La señora se dirigía al hecho de que tengo la piel clara (más bien pálida), el pelo castaño y los ojos verdes. Al parecer eso no se ajusta a su imagen prototipo de un hispano. O para intentar ser un poco imparcial, un Emilio. Si ve fotos de Emilio Estévez o Butragueño se cae del taburete.
Pero nos pasa. Al ver a una persona la juzgamos, o para utilizar una palabra más fina, categorizamos según el colectivo aparente. Y como vivimos en sociedades obsesionadas con la categorización y definición, empujadas por los medios masivos y su interés de ponerle una etiqueta a todo, pues nada, es casi hasta normal.
Se me clasifica también por otros parámetros. Al ser español (o por lo menos nacido en España) debo por lo tanto ser marchoso , fumar o gustarme sexualmente la gente de raza negra. Eso me lo han dicho de una forma tan natural que me he quedado tonto.
Por último queda el concepto homosexual. No puedo serlo porque todos los gays, afirman, son afeminados, tienen buen gusto, son ordenados y les gusta Cher/Madonna hasta el punto de pagar una copiosa cantidad para ir a verlas en concierto.
O como dijo por aquí Javier, que nunca decepciona, representa tener algo de "agresivo", "inquietante" e "incómodo".
Tengo una amiga, a quien le digo mi «Rayito de sol», que dice estar maravillada conmigo, porque al vestirme, aparte de no hacer juego ni de casualidad, voy siempre algo arrugado. Y no soy vanidoso y sigo ávidamente la trayectoria de varios equipos de deporte profesional.
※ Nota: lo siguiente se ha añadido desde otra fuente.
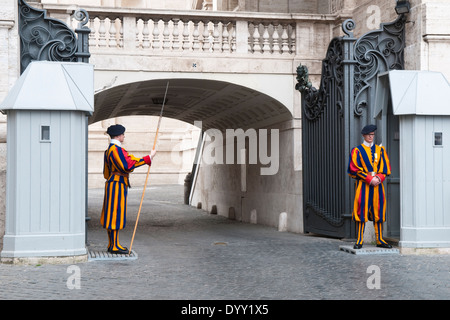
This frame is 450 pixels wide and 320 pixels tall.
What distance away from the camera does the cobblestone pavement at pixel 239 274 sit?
6.96m

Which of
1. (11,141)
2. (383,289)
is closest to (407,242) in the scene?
(383,289)

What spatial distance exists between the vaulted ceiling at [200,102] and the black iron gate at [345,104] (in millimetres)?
1864

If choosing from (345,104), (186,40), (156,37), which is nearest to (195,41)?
(186,40)

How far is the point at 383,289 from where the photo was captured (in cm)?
712

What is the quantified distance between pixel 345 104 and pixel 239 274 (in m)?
4.41

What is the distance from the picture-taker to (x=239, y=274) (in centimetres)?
827

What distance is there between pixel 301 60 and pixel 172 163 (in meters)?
21.2

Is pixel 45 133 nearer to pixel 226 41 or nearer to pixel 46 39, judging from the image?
pixel 46 39

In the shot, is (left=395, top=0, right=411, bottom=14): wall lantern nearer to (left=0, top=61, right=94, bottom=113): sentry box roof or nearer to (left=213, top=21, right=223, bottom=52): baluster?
(left=213, top=21, right=223, bottom=52): baluster

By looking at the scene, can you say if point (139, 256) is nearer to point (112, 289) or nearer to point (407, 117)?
point (112, 289)

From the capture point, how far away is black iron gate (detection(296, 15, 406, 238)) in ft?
38.1

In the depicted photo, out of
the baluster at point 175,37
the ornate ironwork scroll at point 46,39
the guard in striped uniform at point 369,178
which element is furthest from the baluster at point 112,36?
the guard in striped uniform at point 369,178

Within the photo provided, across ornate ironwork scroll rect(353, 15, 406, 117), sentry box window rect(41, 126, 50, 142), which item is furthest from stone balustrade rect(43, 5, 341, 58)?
sentry box window rect(41, 126, 50, 142)

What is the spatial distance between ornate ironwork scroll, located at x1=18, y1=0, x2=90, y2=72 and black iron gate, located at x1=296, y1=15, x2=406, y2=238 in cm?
413
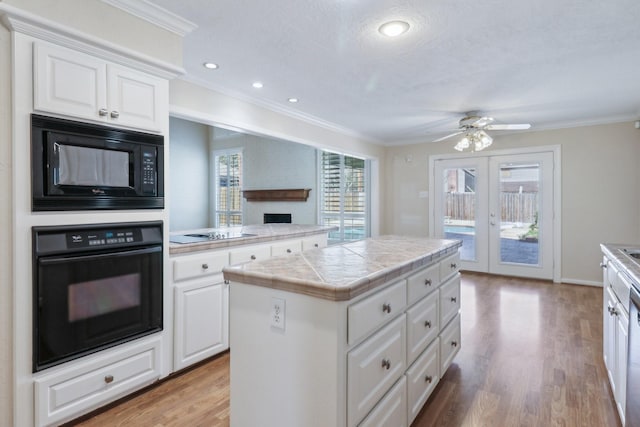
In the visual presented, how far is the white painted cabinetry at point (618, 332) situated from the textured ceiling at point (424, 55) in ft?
5.08

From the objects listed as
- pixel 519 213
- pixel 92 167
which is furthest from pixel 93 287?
pixel 519 213

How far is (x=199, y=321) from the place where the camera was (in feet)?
7.99

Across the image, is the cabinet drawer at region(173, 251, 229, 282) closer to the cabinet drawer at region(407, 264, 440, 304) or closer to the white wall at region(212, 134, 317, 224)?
the cabinet drawer at region(407, 264, 440, 304)

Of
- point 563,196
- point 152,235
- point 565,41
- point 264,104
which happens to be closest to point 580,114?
point 563,196

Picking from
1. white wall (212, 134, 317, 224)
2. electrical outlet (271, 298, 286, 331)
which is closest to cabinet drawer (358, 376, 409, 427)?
electrical outlet (271, 298, 286, 331)

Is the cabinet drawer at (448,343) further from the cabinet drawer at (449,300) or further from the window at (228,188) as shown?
the window at (228,188)

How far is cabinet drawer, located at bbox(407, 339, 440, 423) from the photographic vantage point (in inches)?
68.0

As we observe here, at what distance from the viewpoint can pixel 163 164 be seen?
216cm

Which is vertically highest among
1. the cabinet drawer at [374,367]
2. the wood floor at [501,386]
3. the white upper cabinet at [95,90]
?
the white upper cabinet at [95,90]

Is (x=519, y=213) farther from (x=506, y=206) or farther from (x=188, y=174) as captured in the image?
(x=188, y=174)

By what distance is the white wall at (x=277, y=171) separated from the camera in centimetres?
656

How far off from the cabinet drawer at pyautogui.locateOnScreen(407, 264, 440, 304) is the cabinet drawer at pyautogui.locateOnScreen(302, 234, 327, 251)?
173cm

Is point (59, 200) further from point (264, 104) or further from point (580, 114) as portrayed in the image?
point (580, 114)

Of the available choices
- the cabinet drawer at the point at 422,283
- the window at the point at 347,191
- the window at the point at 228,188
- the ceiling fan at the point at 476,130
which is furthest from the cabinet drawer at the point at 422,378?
the window at the point at 228,188
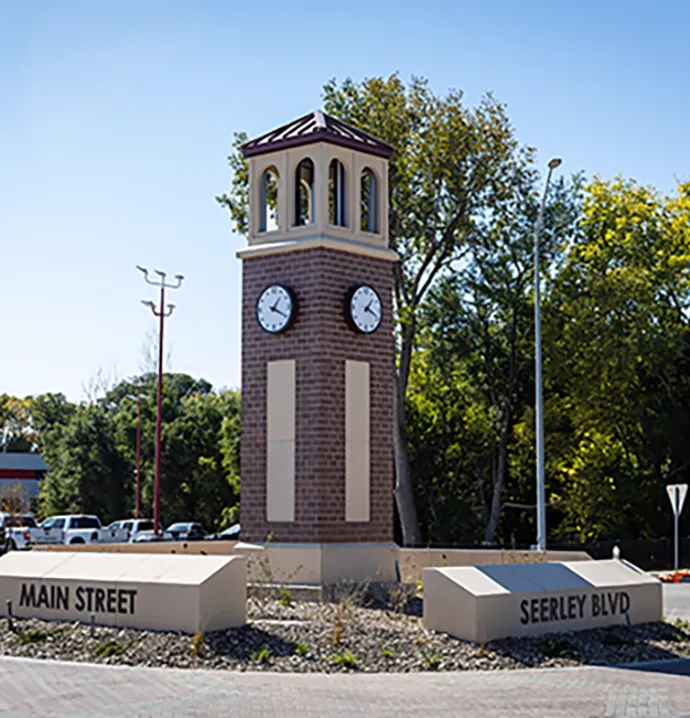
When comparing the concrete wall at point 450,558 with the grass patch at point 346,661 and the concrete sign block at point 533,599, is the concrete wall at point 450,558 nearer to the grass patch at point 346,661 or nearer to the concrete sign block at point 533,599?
the concrete sign block at point 533,599

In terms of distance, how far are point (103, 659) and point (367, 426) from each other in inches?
305

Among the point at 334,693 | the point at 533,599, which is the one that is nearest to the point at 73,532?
the point at 533,599

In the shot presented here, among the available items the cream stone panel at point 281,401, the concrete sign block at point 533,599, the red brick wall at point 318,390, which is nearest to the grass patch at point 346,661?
the concrete sign block at point 533,599

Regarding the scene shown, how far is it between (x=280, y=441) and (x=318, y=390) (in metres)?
1.15

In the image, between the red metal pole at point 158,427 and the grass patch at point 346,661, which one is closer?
the grass patch at point 346,661

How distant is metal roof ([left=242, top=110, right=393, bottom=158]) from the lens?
21000 millimetres

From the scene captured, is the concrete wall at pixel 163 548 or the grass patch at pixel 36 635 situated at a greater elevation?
the concrete wall at pixel 163 548

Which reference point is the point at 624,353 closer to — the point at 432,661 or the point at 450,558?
the point at 450,558

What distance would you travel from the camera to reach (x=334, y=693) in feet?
39.9

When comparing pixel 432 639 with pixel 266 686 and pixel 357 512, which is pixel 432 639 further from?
pixel 357 512

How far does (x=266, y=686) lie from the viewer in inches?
491

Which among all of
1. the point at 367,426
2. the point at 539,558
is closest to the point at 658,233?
the point at 539,558

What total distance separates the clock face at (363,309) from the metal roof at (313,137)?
2.67m

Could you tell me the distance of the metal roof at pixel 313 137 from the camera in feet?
68.9
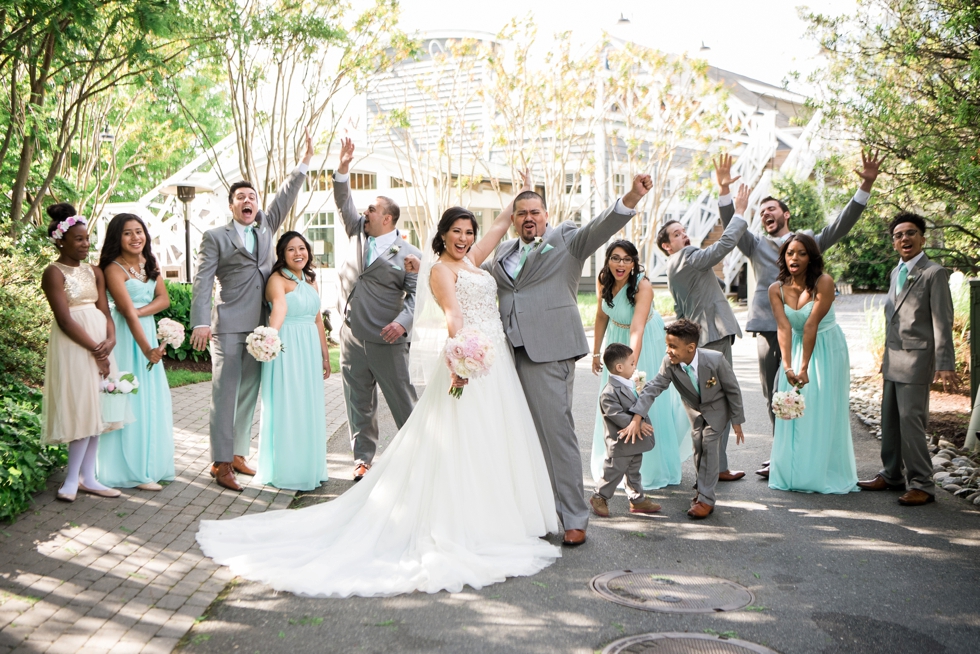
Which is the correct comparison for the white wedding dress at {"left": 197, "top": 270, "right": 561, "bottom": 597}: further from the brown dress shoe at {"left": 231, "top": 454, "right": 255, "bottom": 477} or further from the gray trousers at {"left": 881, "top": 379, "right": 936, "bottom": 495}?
the gray trousers at {"left": 881, "top": 379, "right": 936, "bottom": 495}

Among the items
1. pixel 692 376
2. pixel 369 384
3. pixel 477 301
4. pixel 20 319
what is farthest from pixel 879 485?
pixel 20 319

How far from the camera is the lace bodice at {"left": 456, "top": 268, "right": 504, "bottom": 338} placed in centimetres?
595

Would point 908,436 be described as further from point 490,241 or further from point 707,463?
point 490,241

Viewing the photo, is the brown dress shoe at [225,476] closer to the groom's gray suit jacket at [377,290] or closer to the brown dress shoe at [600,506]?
the groom's gray suit jacket at [377,290]

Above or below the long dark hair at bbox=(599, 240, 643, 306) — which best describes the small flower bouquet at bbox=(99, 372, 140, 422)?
below

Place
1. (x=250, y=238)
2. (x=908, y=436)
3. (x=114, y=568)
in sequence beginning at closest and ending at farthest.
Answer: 1. (x=114, y=568)
2. (x=908, y=436)
3. (x=250, y=238)

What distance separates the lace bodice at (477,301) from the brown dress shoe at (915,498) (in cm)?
345

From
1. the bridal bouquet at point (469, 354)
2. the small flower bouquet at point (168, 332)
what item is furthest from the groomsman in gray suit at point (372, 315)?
the bridal bouquet at point (469, 354)

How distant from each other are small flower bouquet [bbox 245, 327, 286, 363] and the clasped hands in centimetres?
286

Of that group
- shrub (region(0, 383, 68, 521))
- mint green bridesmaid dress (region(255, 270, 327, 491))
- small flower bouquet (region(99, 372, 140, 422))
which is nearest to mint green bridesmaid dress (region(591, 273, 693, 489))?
mint green bridesmaid dress (region(255, 270, 327, 491))

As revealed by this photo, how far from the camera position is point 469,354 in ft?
17.9

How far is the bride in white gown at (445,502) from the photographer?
524 centimetres

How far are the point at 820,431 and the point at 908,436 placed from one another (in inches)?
25.8

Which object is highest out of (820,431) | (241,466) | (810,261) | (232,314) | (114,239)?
(114,239)
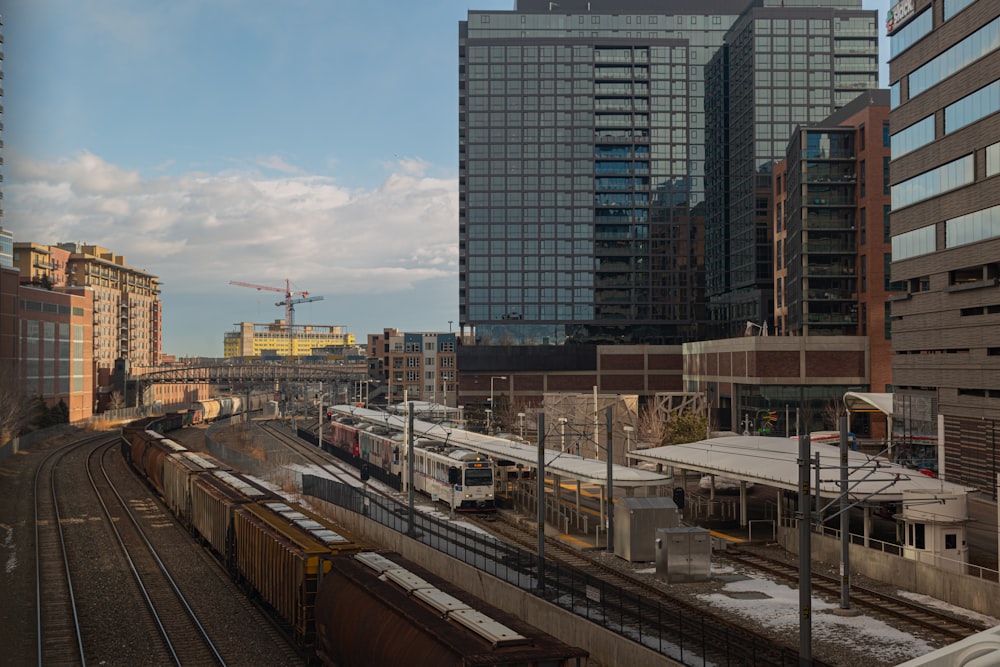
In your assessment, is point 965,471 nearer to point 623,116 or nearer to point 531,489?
point 531,489

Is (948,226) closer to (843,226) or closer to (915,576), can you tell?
(915,576)

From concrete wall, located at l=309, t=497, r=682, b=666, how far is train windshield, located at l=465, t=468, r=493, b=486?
26.8 feet

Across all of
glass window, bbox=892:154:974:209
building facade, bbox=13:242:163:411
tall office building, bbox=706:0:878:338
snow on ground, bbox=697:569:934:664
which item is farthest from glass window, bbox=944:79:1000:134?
building facade, bbox=13:242:163:411

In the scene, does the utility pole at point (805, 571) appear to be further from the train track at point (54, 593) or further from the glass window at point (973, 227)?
the glass window at point (973, 227)

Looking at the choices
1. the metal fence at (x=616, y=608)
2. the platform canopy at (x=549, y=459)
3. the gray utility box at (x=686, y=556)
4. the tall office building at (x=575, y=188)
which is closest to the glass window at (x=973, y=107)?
the platform canopy at (x=549, y=459)

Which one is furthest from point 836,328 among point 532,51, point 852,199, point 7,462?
point 7,462

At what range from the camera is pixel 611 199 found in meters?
137

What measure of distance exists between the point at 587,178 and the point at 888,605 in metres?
114

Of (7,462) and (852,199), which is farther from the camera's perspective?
(852,199)

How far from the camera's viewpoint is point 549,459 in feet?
147

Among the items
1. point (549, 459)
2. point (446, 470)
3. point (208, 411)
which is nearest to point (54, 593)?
point (446, 470)

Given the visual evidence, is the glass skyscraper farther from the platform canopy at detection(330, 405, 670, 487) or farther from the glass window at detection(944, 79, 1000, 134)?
the glass window at detection(944, 79, 1000, 134)

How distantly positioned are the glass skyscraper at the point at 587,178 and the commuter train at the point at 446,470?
74070 mm

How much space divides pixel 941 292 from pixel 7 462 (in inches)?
2667
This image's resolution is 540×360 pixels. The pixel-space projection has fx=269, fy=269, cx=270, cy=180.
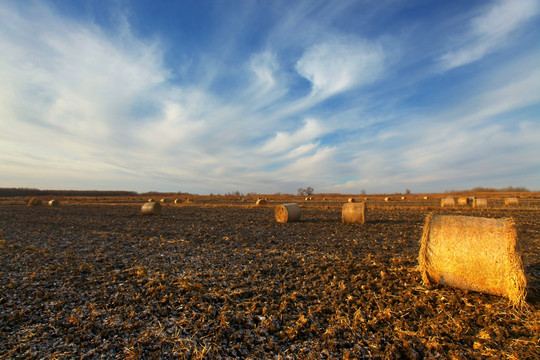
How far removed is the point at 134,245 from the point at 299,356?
928 cm

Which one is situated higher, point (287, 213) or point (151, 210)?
point (287, 213)

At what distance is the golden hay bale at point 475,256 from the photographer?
531cm

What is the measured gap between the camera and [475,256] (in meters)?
5.70

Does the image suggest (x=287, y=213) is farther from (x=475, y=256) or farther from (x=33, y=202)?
(x=33, y=202)

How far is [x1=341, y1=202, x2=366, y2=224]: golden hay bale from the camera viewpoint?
16344 millimetres

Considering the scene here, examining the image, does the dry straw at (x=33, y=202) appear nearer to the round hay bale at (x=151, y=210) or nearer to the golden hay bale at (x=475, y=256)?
the round hay bale at (x=151, y=210)

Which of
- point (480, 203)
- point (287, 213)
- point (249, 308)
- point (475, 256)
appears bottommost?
point (249, 308)

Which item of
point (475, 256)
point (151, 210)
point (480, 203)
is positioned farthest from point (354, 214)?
point (480, 203)

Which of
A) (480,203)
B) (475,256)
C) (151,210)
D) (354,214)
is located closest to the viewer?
(475,256)

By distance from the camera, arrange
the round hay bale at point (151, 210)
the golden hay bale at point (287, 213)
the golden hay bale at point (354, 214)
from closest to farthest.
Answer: the golden hay bale at point (354, 214)
the golden hay bale at point (287, 213)
the round hay bale at point (151, 210)

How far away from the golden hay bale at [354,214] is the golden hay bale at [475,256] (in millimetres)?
9991

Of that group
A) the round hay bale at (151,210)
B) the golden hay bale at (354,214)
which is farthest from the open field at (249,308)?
the round hay bale at (151,210)

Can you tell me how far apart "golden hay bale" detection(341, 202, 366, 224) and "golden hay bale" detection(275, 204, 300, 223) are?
3.21m

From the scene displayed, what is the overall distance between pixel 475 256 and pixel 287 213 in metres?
12.2
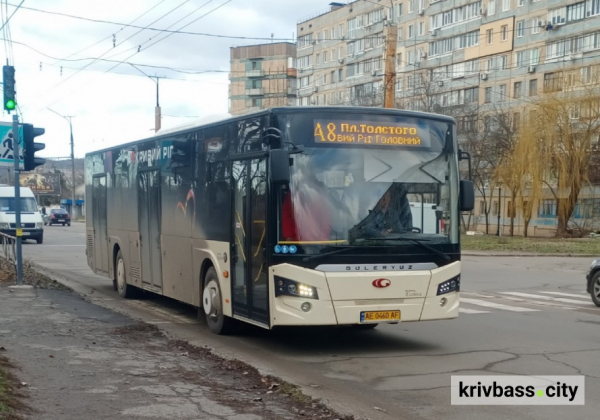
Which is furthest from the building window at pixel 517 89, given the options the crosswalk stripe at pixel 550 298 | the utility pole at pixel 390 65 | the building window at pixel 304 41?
the crosswalk stripe at pixel 550 298

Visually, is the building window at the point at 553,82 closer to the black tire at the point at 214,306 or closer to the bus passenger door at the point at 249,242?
the black tire at the point at 214,306

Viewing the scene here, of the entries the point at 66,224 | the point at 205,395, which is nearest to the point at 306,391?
the point at 205,395

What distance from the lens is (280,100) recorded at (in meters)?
109

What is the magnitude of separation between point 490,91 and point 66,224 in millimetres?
41717

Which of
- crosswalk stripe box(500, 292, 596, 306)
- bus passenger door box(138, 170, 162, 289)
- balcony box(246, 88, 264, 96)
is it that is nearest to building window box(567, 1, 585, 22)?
crosswalk stripe box(500, 292, 596, 306)

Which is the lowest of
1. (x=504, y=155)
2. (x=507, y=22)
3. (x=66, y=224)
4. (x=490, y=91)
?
(x=66, y=224)

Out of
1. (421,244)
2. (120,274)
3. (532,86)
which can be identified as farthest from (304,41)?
(421,244)

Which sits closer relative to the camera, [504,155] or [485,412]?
[485,412]

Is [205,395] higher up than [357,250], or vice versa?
[357,250]

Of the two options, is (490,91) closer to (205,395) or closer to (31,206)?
(31,206)

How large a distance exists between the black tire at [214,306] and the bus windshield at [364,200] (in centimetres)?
217

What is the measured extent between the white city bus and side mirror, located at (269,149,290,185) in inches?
0.6

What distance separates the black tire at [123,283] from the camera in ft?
53.4

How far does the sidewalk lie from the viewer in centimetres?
680
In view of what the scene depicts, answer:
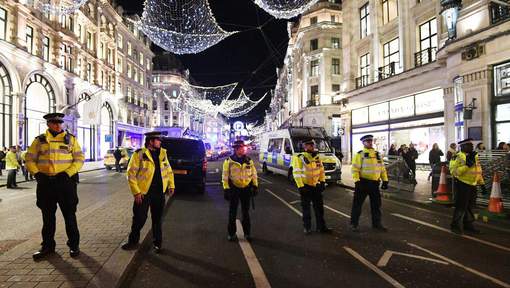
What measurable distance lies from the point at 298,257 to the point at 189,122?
80.7 meters

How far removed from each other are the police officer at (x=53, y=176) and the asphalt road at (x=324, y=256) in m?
1.21

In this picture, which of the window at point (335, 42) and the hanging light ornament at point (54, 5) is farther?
the window at point (335, 42)

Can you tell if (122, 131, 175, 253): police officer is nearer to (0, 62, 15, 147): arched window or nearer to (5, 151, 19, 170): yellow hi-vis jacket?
(5, 151, 19, 170): yellow hi-vis jacket

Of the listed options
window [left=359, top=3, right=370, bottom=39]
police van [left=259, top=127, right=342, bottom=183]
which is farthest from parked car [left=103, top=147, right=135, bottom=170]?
window [left=359, top=3, right=370, bottom=39]

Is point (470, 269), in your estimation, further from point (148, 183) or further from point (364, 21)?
point (364, 21)

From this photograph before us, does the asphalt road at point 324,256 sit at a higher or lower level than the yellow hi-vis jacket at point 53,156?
lower

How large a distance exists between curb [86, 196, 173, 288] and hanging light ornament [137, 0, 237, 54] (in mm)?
11187

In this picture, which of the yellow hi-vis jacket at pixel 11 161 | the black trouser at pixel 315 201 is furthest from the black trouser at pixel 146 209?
the yellow hi-vis jacket at pixel 11 161

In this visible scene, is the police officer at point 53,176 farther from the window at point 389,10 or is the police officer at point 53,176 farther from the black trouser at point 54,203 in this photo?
the window at point 389,10

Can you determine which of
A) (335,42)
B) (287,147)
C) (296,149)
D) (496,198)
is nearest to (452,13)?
(296,149)

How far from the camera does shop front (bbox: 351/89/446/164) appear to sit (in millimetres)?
19656

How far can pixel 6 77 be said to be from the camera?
24875 mm

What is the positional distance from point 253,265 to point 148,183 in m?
1.95

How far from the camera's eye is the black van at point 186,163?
11906 mm
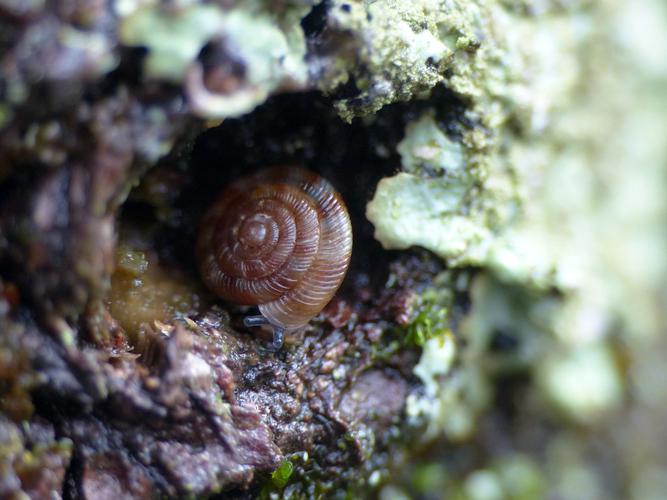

Esto, claro, no puede ser. Me salgo de los esquemas por lo cual siempre hay alguien que me dice que no cuaja, que no puedo ser español o gay del todo. No pueden ver que soy yo, rarito y con mis costumbres. Y la personalidad transciende los colectivos.

Comentarios ( 4)
Muy buen post, Emilio. Me encantó.
Y bueno, por si las dudas, ja ja, sí soy yo (el Ayotl) que estoy de vuelta y con blog nuevo.
Un abrazo.
Por Alfonso | 18 de Junio 2006 a las 12:00 PM
¡Alfonso! Ya te hacía perdido. Bienvenido de vuelta.
Por Emilio | 18 de Junio 2006 a las 01:53 PM
El hecho de que no "puedan clasificarte" ni encuadrarte en un estereotipo, debería incrementar tu vanidad. Ser diferente es ser mejor.
Por javier | 20 de Junio 2006 a las 12:39 PM
sabe Iñaki, a veces pienso que quien escribe este bolg y el tipo que chatea a veces conmigo....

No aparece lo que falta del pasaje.